• **Work request**
Extend the article below about the Paso Pacifico workshop on monitoring water quality with aquatic insects, picking up after its final sentence.
++++ Excerpt provided
Local biodiversity conservation group Paso Pacifico hosted a unique workshop on April 14, giving science and nature lovers an up-close look at how to monitor water quality using aquatic insects, which serve as a simple yet effective indicator species.
Jenna Stanek, a fisheries and wildlife biologist from the Southern Sierra Research Station, led the hands-on learning experience, which took place along the creek at Rocky Nook Park in Santa Barbara.
This event is part of a new project called, “Restoring Fire-affected Riparian Habitat for Federally Listed Birds and other Wildlife Species in the Los Padres National Forest,” developed by project partners Paso Pacifico, the American Bird Conservancy, and the Southern Sierra Research Station. The goal of the project is to develop ecological restoration action plans to benefit at-risk species of birds, fish, and amphibians in the Los Padres National Forest that have been impacted by the Zaca Fire.
Creating and maintaining healthy watersheds is an imperative part of the restoration plan, and directly impacts all of the targeted at-risk species, including Least Bell’s Vireos, Southwestern Willow Flycatchers, Yellow-billed Cuckoos, and steelhead trout. Aquatic insects can provide meaningful clues about the overall health of the streams and watersheds in the Los Padres National Forest and beyond.
++++++++
++++ Provided records
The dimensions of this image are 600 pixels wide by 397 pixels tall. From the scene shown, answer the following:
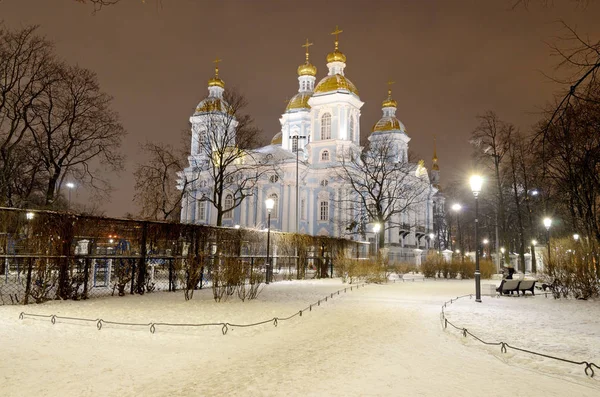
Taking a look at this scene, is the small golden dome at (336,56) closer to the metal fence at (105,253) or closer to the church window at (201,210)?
the church window at (201,210)

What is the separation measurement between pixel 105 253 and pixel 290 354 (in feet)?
30.5

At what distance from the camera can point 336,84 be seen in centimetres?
5109

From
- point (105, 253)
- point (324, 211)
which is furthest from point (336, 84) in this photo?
++++++++
• **Output of the task**
Funding for the project is provided by the National Fish and Wildlife Foundation, under the Wildlife Restoration Grant Program.
About Paso Pacifico: The mission of Paso Pacifico is to restore and protect the Pacific Slope ecosystems of Mesoamerica. These habitats include the endangered dry tropical forest, mangrove wetlands, and eastern Pacific coral reefs. By working with local communities, landowners, and partner organizations, Paso Pacifico restores and protects the habitats that form building blocks for wildlife corridors. Paso Pacifico also lends its expertise to help migratory wildlife on the Central Coast of California, including threatened migratory birds and whales that overwinter in Mesoamerica. Through its high-impact programs, Paso Pacifico has established itself as one of the world’s leading biodiversity conservation organizations.